**Testo:**
%%

Il gusto crea identità e in alcuni luoghi è persino eletto a status symbol. In ogni caso non è possibile insegnarlo o raffinarlo. Ecco come funziona.
L’origine del gusto non è da ricercare solo nella lingua, ma anche nella testa, nei ricordi e spesso anche in laboratorio. Il gusto è genetico, ma anche determinato da fattori sociali e culturali. Un sistema altamente complesso.
Eravamo in uno di quei locali di tendenza, come se ne trovano in molte città. Il cameriere aprì la bocca e le parole gli uscirono a raffica: «Un soffio di timo, una lacrima di panna acida al mascarpone, una presa di fleur de sel, un pizzicore sulla lingua, una sensazione di calore in gola, dolceamaro, speziato ma non penetrante, una sensazione estrema, un flair di Norvegia del Nord, un tocco di Indocina, il tutto fatto in casa».
Da un rapido sguardo al menù si capì che stava parlando dell’insalata fresca mista con condimento della casa, del polpettone su purea di porro e dei cubetti di zucca in manto di sfoglia. Parlava di cibo e cercava di entusiasmare la sua platea. Ai clienti però non venne l’acquolina in bocca, anzi tutti quei termini andarono loro di traverso. (Continua a leggere qui di seguito...)

%%

**Dati estratti:**
%%

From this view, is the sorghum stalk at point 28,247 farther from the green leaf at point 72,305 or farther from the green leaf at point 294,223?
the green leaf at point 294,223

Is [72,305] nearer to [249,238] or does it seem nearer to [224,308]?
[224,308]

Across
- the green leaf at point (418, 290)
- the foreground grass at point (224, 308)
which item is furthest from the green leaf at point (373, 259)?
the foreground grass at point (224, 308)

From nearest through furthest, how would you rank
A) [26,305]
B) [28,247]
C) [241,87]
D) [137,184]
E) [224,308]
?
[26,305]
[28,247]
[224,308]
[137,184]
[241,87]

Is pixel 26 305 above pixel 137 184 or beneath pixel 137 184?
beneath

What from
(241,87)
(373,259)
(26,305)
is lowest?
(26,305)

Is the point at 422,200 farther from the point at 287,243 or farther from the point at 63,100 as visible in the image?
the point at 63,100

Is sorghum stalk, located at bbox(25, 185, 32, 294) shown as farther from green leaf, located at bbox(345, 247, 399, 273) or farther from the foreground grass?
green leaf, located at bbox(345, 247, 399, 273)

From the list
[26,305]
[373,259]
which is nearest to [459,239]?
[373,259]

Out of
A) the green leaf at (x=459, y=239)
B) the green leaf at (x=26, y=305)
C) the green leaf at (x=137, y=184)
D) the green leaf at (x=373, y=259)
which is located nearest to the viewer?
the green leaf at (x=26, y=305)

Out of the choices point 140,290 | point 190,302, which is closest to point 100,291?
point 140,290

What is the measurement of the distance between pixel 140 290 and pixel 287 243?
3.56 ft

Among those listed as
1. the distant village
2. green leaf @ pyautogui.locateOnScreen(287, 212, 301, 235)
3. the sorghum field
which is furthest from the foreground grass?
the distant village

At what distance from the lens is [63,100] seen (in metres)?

%%

**Attività da svolgere:**
a: Riscrivi il passo del testo sul gusto che parte dalle parole "Eravamo in uno" e si ferma dopo "qui di seguito...)", cambiando "cameriere" in "sommelier".
b: Quali piatti del menù sono nominati nel testo sul gusto?
Per rispondere basati soltanto sul testo.

**Elenco risposte:**
a:
Eravamo in uno di quei locali di tendenza, come se ne trovano in molte città. Il sommelier aprì la bocca e le parole gli uscirono a raffica: «Un soffio di timo, una lacrima di panna acida al mascarpone, una presa di fleur de sel, un pizzicore sulla lingua, una sensazione di calore in gola, dolceamaro, speziato ma non penetrante, una sensazione estrema, un flair di Norvegia del Nord, un tocco di Indocina, il tutto fatto in casa».
Da un rapido sguardo al menù si capì che stava parlando dell’insalata fresca mista con condimento della casa, del polpettone su purea di porro e dei cubetti di zucca in manto di sfoglia. Parlava di cibo e cercava di entusiasmare la sua platea. Ai clienti però non venne l’acquolina in bocca, anzi tutti quei termini andarono loro di traverso. (Continua a leggere qui di seguito...)

b:
- insalata fresca mista con condimento della casa
- polpettone su purea di porro
- cubetti di zucca in manto di sfoglia